The events at the heart of the film are tragic and I understand that many critics and cinema audiences have praised Affleck for his ‘brilliant’ portrayal of a man who has experienced devastating and life-ruining losses. I was unable, however, to feel anything but irritation towards his character who is shown to be a selfish man who leaves his wife alone at home with their three kids to go out drinking on a boat all day and hosts loud and obnoxious male friends until 2 in the morning while his wife and children are attempting to sleep. This incredibly overused cliché of the husband who places homosocial bonding over his wife and kids was excruciating to watch and I saw nothing lovable about Affleck’s portrayal of an irresponsible husband and father that drinks too much. I am bored of this characterisation of men.

My brain was even more numbed by the parallel portrayal of wives as nagging nuisances. As Mark Kermode rightly pointed out, this was made even more irritating to me by the fact that the audience knew absolutely nothing about Michelle Williams’ character or the nature of their relationship – this made the scene towards the end between Michelle Williams’ and Casey Affleck’s characters all the more unrealistic and lacking in substance.

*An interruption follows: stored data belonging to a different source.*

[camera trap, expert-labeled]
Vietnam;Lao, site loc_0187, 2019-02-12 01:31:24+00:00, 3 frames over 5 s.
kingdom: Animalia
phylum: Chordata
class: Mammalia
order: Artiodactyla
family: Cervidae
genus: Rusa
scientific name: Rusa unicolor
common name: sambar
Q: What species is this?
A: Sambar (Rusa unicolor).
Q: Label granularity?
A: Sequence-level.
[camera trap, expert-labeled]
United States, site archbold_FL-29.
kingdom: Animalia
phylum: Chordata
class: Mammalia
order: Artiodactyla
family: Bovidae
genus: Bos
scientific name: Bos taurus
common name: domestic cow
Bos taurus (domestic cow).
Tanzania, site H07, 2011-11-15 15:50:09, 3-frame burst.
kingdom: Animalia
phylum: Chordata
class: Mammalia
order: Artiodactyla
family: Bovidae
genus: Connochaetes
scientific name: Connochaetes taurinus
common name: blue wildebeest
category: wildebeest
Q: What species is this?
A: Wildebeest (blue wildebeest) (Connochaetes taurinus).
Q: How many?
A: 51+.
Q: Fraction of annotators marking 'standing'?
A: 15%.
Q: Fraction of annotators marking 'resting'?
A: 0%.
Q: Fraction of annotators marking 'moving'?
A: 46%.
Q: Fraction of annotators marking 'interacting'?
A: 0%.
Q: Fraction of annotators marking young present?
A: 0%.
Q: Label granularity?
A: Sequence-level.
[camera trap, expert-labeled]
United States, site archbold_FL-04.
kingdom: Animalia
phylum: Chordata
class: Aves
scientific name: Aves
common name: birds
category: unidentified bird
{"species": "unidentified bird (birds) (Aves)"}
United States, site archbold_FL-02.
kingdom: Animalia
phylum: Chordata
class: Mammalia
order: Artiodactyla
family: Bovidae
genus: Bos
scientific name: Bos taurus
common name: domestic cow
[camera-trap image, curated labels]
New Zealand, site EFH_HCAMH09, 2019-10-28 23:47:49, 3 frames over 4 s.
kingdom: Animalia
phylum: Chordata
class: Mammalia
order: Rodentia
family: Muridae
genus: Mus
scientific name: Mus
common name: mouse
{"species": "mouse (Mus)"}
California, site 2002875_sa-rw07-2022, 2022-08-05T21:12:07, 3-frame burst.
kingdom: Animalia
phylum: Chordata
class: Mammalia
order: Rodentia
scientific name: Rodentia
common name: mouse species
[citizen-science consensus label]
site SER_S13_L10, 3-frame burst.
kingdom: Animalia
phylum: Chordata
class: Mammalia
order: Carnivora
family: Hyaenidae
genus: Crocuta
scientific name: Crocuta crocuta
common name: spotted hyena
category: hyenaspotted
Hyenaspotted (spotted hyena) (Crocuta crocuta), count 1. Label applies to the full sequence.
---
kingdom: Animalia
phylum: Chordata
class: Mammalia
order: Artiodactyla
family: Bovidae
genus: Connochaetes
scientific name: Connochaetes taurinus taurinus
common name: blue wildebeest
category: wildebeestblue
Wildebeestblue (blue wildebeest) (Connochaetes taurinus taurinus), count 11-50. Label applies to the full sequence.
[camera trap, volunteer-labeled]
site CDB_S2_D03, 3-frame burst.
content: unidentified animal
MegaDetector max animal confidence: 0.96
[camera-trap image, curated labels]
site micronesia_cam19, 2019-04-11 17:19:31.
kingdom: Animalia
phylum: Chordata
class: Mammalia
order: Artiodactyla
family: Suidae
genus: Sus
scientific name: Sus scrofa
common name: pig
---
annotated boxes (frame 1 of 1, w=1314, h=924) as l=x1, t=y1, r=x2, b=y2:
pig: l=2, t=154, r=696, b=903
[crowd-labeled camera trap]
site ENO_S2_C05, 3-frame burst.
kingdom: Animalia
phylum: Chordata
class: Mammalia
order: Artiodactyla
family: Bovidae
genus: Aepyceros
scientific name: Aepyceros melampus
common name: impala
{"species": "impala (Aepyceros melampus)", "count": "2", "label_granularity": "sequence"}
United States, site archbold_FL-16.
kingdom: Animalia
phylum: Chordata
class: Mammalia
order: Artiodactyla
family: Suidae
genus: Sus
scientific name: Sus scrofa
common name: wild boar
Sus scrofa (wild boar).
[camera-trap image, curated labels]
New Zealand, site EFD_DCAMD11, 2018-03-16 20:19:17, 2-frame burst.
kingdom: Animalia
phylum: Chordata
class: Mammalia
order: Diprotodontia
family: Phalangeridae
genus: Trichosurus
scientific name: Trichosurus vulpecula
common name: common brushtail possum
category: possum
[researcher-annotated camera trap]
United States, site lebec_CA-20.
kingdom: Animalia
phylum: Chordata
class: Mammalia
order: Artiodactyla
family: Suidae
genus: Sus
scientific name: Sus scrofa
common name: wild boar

In contrast to Lee Chandler’s (Casey Affleck) relationship, his brother Joe (Kyle Chandler) is shown to be in the reverse situation with his wife who is shown to be a drunk and possibly (it is not entirely clear) suffering from mental health problems. Again, we see zero background to this and know next to nothing about her character. She seems to have just been thrown in as a device to move the plot along (her behaviour meaning she is not fit to look after her child and therefore this brings Casey Affleck’s character into the picture).

Joe Chandler’s son (Lucas Hedges) also plays into boring tropes about teenage boys and their relationships with girls. Yes, of course, this is intended to be humorous but, as a twenty something year old woman, I long for more interesting depictions of young men and their attitude towards young women rather than the constant suggestion that all teenage boys are horny womanisers. Of course, his life has been plagued by grief and hardship, but his relationship to his female peers and discussions with his uncle about them left a bad taste in my mouth.

My eyes began to roll back into my head the minute Casey Affleck’s character is shown to deal with his grief through sudden, irrational acts of violence towards strangers. This is, again, falling back on boring gender stereotypes that depict brooding hyper-masculine characters who are unable to express themselves to their loved ones (particularly to the women in their lives).  I was entirely sympathetic to what had happened to Lee Chandler’s character but extremely disappointed by the way in which his grief was played out and how the female characters in the film were completely secondary to the men – this was a hinderance to any enjoyment of the film as I felt unable to understand the circumstances of the relationships.

I am genuinely baffled by Casey Affleck’s Oscars win which has partly triggered me to write this review. Unfortunately, his win suggests to me that audiences still take little issue with tired gender stereotyping in a film that was long and tiresome and featured a now Oscar winning actor mired in accusations of sexism and sexual harassment. His character’s behaviour towards his wife felt wholly unpalatable when coupled with accusations that Casey Affleck fostered a culture of sexist abuse.